Final police tally confirms 6,583 fell victim to 8 Aum-related crimes

Japan Today/December 21, 2010

Tokyo - The National Police Agency said Monday it has confirmed that a total of 6,583 people fell victim to the 1995 sarin gas attack on the Tokyo subway system and seven other crimes committed by the Aum Shinrikyo cult, as it closed Friday accepting their applications for government relief.

Of the total, 6,084 victims or bereaved relatives, or 92 percent, have filed for compensation with the central government under the law enacted in June 2008 to enable the state to pay damages to them on behalf of the bankrupt cult organization, now known as Aleph.

A total of 424 people declined police suggestion for filing compensation requests, saying they do not want to think about the crimes, while the police have failed to get in touch with the remaining 75 people.

The government has already paid 2,806 million yen in compensation to 5,857 people, according to the agency.

Under the law, the bereaved families of those who died in one of the eight cases can receive 20 million yen, while those who were injured can receive 100,000 yen to 30 million yen.

Of the 6,583 people, 6,286 were the victims of the Tokyo sarin attack that took place in March 1995.

It means that the agency has newly found 1,000 or more victims and urged them to file applications for the relief as the number of victims from the incident was believed to be ‘‘more than 5,000'' shortly after the incident.

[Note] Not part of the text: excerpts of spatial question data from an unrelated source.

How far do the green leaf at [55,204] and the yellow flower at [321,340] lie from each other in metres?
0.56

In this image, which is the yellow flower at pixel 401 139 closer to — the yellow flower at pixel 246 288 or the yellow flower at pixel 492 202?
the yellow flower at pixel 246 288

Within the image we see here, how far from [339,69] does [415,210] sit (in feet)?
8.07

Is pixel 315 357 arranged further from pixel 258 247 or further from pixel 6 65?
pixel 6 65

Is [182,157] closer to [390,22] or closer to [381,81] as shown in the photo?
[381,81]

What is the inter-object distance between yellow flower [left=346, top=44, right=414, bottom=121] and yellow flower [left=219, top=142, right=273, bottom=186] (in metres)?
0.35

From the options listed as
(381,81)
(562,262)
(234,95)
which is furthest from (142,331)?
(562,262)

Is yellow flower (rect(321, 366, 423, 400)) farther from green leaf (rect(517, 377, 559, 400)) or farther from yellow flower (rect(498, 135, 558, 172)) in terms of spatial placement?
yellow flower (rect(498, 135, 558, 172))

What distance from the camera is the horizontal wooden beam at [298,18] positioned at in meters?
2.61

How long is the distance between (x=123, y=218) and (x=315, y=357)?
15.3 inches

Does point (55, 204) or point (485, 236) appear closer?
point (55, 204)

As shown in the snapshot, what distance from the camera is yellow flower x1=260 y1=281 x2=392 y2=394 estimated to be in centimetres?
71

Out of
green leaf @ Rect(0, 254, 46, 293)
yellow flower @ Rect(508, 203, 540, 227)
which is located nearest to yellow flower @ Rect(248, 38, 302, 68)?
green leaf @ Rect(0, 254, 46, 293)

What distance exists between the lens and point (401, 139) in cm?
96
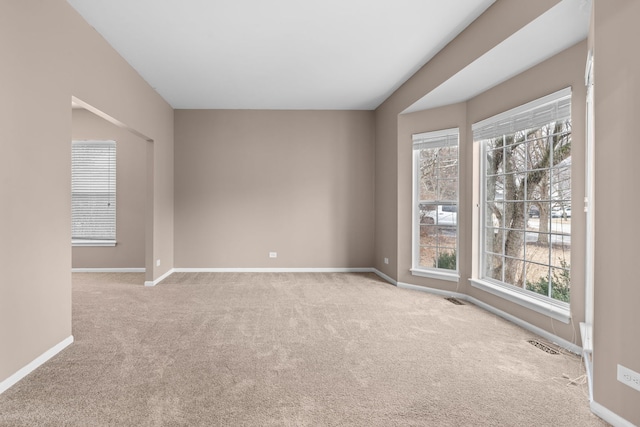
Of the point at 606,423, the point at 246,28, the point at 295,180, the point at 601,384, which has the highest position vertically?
the point at 246,28

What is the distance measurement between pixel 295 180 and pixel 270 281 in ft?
6.36

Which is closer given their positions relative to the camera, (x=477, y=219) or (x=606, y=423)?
(x=606, y=423)

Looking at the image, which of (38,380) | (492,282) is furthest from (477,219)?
(38,380)

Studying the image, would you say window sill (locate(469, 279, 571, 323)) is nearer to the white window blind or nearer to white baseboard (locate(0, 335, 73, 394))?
the white window blind

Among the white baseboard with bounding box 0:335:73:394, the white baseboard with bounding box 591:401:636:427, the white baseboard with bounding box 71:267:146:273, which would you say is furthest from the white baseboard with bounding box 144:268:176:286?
the white baseboard with bounding box 591:401:636:427

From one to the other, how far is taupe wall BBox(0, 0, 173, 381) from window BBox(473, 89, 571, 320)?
4.40m

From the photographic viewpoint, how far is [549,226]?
3.49m

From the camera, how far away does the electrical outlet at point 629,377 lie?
1863mm

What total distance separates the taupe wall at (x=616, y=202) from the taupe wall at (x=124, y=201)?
661 cm

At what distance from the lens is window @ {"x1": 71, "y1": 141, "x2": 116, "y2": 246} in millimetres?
6414

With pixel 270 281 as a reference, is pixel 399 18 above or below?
above

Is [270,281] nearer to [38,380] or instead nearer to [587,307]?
[38,380]

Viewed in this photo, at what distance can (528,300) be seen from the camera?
3.53 m

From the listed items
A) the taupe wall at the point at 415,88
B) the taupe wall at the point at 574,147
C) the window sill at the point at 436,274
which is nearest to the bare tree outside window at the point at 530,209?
the taupe wall at the point at 574,147
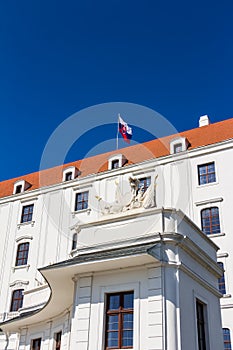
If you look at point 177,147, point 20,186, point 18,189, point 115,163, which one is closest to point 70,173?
point 115,163

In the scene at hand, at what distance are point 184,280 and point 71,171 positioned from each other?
2339 cm

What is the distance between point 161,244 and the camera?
14.7 m

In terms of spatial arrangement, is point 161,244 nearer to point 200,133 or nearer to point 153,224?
point 153,224

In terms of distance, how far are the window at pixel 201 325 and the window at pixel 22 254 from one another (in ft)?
68.4

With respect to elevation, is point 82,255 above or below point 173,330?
above

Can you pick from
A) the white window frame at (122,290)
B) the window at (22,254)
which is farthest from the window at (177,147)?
the white window frame at (122,290)

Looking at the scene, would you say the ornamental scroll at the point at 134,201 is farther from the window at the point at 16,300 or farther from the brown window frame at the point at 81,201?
the window at the point at 16,300

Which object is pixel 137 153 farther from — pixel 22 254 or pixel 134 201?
pixel 134 201

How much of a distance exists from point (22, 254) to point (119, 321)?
73.0 feet

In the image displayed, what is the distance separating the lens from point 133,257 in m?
14.0

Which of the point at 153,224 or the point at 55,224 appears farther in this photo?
the point at 55,224

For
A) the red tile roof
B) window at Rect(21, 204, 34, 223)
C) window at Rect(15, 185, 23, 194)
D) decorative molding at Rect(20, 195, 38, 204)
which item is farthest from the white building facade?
window at Rect(15, 185, 23, 194)

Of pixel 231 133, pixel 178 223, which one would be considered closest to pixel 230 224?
pixel 231 133

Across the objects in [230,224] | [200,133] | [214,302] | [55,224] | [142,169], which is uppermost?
[200,133]
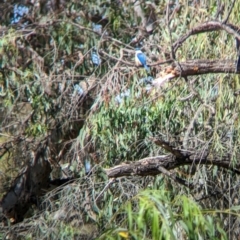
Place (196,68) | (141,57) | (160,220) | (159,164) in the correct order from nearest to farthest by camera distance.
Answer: (160,220) → (196,68) → (159,164) → (141,57)

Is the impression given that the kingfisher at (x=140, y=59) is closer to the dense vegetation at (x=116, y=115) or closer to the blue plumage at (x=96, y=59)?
the dense vegetation at (x=116, y=115)

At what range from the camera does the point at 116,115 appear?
6.34 m

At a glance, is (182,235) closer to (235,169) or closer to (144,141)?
(235,169)

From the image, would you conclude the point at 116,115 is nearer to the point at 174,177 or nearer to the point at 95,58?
the point at 174,177

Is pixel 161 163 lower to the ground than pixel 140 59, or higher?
lower

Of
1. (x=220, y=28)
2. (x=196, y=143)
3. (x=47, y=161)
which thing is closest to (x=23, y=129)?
(x=47, y=161)

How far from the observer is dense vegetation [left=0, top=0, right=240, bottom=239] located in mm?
5789

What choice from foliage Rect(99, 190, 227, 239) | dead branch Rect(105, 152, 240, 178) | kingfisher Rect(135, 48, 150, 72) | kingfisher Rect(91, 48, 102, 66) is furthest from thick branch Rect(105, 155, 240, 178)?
foliage Rect(99, 190, 227, 239)

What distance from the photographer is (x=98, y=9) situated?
8539 mm

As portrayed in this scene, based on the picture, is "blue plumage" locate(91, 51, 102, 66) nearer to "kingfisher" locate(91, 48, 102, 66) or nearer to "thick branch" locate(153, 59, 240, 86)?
"kingfisher" locate(91, 48, 102, 66)

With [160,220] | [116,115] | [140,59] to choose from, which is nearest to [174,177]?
[116,115]

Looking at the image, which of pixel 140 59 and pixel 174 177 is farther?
pixel 140 59

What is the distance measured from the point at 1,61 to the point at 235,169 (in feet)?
9.75

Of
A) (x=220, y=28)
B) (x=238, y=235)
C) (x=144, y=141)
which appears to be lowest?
(x=238, y=235)
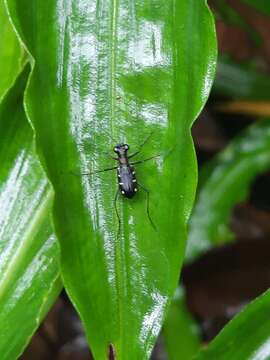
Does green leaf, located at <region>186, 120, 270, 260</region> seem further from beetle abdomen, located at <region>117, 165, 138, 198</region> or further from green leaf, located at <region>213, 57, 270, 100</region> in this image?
beetle abdomen, located at <region>117, 165, 138, 198</region>

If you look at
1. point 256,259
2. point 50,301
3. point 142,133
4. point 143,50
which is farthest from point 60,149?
point 256,259

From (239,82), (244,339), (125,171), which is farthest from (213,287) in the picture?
(125,171)

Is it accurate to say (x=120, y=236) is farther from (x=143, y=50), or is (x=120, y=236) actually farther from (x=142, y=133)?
(x=143, y=50)

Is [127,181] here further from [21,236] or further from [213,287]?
[213,287]

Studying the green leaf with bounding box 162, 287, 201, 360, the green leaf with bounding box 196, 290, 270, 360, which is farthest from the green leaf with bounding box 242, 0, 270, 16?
the green leaf with bounding box 196, 290, 270, 360

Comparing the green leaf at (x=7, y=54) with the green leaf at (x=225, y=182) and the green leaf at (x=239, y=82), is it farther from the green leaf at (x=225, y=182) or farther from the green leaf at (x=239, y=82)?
the green leaf at (x=239, y=82)
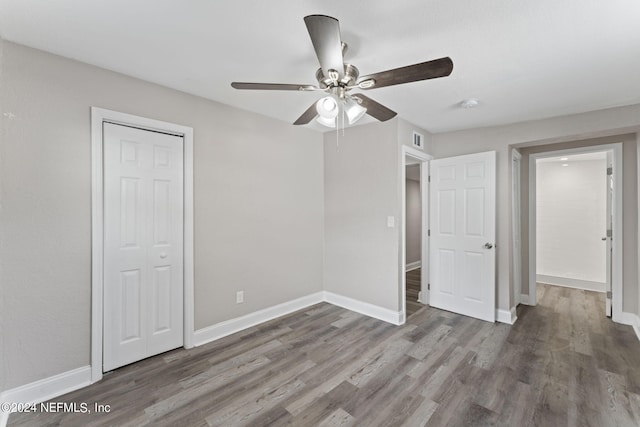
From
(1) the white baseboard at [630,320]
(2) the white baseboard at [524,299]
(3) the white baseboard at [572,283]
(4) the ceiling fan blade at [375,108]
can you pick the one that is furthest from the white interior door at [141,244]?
(3) the white baseboard at [572,283]

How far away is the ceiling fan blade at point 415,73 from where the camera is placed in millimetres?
1356

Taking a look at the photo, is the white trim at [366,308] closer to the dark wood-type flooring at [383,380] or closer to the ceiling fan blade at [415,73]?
the dark wood-type flooring at [383,380]

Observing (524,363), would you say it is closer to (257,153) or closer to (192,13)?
(257,153)

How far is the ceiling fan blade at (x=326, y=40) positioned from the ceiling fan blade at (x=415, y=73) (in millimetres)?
204

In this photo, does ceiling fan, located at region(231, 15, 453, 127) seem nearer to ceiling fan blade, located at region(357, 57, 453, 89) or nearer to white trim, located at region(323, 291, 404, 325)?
ceiling fan blade, located at region(357, 57, 453, 89)

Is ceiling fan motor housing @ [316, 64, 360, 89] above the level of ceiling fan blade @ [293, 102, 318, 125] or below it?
above

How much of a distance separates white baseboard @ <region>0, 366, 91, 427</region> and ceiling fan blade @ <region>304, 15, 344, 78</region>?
2785 mm

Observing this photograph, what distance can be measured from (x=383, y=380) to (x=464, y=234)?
2.21 m

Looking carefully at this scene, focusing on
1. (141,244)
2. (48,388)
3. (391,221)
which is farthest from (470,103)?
(48,388)

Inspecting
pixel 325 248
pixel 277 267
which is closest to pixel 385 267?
pixel 325 248

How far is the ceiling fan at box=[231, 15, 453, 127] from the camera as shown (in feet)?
4.24

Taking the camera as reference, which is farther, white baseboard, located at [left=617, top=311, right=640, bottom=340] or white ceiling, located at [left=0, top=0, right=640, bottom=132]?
white baseboard, located at [left=617, top=311, right=640, bottom=340]

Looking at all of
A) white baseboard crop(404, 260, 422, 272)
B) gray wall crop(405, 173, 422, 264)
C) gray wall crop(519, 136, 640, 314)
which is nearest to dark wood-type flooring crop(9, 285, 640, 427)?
gray wall crop(519, 136, 640, 314)

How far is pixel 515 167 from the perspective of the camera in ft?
12.7
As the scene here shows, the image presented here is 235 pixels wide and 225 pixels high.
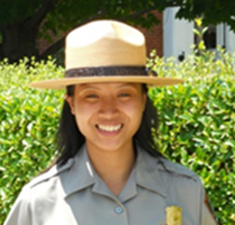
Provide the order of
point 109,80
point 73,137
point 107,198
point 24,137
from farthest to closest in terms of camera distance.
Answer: point 24,137
point 73,137
point 107,198
point 109,80

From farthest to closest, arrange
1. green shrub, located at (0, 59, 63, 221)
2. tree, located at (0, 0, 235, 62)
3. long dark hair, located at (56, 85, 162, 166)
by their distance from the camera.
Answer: tree, located at (0, 0, 235, 62), green shrub, located at (0, 59, 63, 221), long dark hair, located at (56, 85, 162, 166)

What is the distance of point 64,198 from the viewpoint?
7.13ft

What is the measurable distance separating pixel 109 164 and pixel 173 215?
29cm

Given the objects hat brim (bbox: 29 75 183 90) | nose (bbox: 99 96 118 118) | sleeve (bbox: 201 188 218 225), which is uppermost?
hat brim (bbox: 29 75 183 90)

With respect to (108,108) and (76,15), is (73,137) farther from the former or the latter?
(76,15)

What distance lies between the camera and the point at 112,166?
222 cm

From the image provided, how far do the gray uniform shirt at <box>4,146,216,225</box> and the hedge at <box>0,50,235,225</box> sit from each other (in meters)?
0.94

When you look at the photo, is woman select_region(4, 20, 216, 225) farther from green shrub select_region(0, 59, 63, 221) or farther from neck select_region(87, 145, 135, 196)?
green shrub select_region(0, 59, 63, 221)

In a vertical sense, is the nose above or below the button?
above

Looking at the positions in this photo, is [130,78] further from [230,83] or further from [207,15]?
[207,15]

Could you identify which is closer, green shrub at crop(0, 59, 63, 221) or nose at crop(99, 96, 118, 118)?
nose at crop(99, 96, 118, 118)

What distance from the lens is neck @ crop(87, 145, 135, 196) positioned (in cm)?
221

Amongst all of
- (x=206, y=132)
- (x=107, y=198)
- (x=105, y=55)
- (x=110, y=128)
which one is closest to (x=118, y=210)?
(x=107, y=198)

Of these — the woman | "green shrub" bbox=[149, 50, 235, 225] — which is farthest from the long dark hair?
"green shrub" bbox=[149, 50, 235, 225]
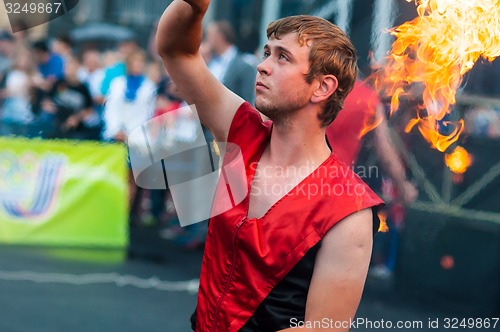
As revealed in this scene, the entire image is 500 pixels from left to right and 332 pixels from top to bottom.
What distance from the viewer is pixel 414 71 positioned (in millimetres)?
3354

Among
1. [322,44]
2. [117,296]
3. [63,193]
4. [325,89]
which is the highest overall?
[322,44]

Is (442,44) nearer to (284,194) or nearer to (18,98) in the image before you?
(284,194)

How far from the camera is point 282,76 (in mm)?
2760

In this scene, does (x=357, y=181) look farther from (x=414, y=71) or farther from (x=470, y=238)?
(x=470, y=238)

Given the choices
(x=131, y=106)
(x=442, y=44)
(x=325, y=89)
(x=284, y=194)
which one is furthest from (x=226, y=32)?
(x=284, y=194)

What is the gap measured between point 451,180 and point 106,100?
11.5ft

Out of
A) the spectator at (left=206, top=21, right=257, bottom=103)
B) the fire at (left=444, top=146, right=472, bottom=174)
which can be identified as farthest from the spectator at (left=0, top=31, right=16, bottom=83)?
the fire at (left=444, top=146, right=472, bottom=174)

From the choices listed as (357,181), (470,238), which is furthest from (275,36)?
(470,238)

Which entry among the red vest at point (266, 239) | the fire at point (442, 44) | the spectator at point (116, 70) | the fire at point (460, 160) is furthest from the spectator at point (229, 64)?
the red vest at point (266, 239)

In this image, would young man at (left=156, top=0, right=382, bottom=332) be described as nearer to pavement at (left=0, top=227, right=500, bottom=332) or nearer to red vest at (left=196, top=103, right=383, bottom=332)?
red vest at (left=196, top=103, right=383, bottom=332)

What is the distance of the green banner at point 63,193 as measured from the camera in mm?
7961

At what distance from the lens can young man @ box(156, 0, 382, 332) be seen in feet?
8.68

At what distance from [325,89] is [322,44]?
0.15 meters

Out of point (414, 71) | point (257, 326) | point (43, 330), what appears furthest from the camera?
point (43, 330)
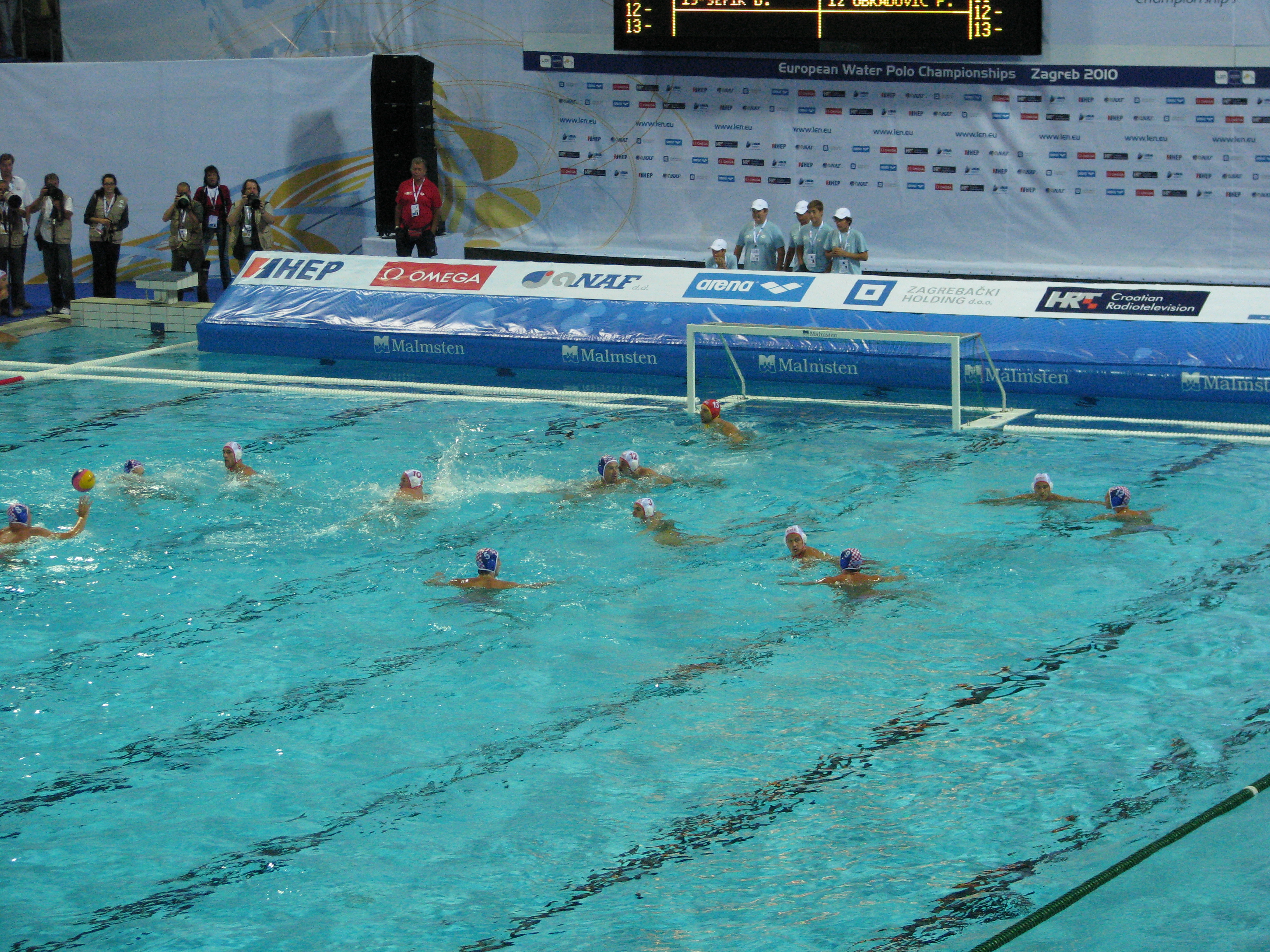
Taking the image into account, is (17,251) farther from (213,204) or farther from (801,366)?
(801,366)

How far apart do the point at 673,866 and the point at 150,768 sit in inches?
105

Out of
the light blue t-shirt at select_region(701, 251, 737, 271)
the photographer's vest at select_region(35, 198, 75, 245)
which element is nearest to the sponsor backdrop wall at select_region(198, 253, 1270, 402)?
the light blue t-shirt at select_region(701, 251, 737, 271)

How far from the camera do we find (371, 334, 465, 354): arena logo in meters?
15.6

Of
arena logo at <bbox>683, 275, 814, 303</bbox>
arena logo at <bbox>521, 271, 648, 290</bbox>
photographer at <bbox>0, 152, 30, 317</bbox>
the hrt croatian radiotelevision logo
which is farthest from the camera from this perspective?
photographer at <bbox>0, 152, 30, 317</bbox>

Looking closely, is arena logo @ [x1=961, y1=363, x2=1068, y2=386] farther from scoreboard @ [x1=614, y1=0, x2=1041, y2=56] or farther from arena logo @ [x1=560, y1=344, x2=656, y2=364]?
scoreboard @ [x1=614, y1=0, x2=1041, y2=56]

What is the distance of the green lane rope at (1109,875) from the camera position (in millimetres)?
4422

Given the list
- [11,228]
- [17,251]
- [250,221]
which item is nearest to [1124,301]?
[250,221]

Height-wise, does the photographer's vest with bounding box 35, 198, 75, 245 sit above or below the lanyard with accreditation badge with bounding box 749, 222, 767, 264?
above

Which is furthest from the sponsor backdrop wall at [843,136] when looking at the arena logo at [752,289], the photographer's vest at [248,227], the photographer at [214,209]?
the arena logo at [752,289]

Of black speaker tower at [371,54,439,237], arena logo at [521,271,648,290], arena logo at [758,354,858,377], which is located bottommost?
arena logo at [758,354,858,377]

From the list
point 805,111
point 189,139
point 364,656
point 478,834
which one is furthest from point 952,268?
point 478,834

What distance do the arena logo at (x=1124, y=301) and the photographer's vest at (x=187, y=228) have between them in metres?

The agency found out about potentially eligible victims from their investigative reports and documents related to workers' compensation, and suggested they apply for the benefits, it said.

The eight crimes include also the 1994 sarin attack in Matsumoto, Nagano Prefecture, and the 1989 murder of anti-Aum lawyer Tsutsumi Sakamoto and his family.

Since Aum was declared bankrupt in 1996, it has only been able to pay about 1.52 billion yen, or about 40% of the full amount of compensation of 3.8 billion yen that should be paid to the victims of Aum-related incidents.